This article is the first in a two-part series addressing whether and how the Privacy and Security Rules (the “Rules”) under the Health Insurance Portability and Accountability Act (HIPAA with one P and two As, always) apply to various legal entities.  This article addresses Covered Entities.  Part two will address Business Associates.  

What’s a Covered Entity?

There are three types of Covered Entities under the Rules.  We’ll describe all three below, although the remainder of this article focuses on the Rules as they relate to employer-provided group health plans.  

  1. Health care providers that engage in certain types of electronic transactions – Health care providers generally include what you’d expect, such as hospitals, clinics, pharmacies, nursing homes, health care practices, individual health care professionals, etc. 

    To be a Covered Entity, the health care provider has to engage in certain types of electronic transactions including determinations of eligibility, billing, payment, and the coordination of benefits.  Even in the rare instance that a health care provider is not subject to the Rules, other federal and state law likely affects how the provider may access or use personal health information.      

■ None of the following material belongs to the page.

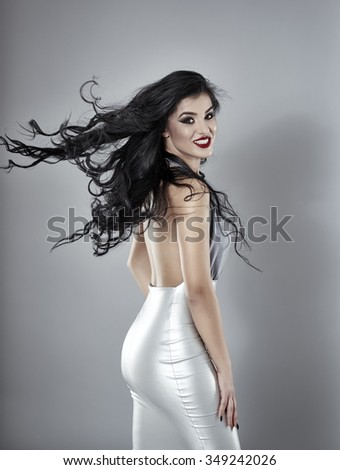 Gorgeous woman with long curly hair posing on gray background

  2. Health care clearinghouses – These have nothing to do with sweepstakes prizes and usually operate invisibly in the background as a go-between health care providers and health plans.  A health care clearinghouse receives health information from an entity and processes the health information into a format usable by another entity. 

    The best example we can give you occurs when a health care provider transmits billing information to a third party, the third party reprices the claims and formats the information into a new data set, and transmits the data set to a third party administrator or insurance carrier enabling it to process and pay the claims.  The third party repricing and formatting the billing information in this example is a health care clearinghouse.

  3. Health plans – A health plan is a plan that provides or pays for the cost of medical care.  Simple, right?

Group Health Plans

There are many types of benefits that involve personal health information.  A plan is only a Covered Entity under the Rules if it is a health plan that provides or pays for the cost of medical care.  Covered Entity status transforms a lot of personal health information that may be held or used by or on behalf of the health plan into Protected Health Information. [1]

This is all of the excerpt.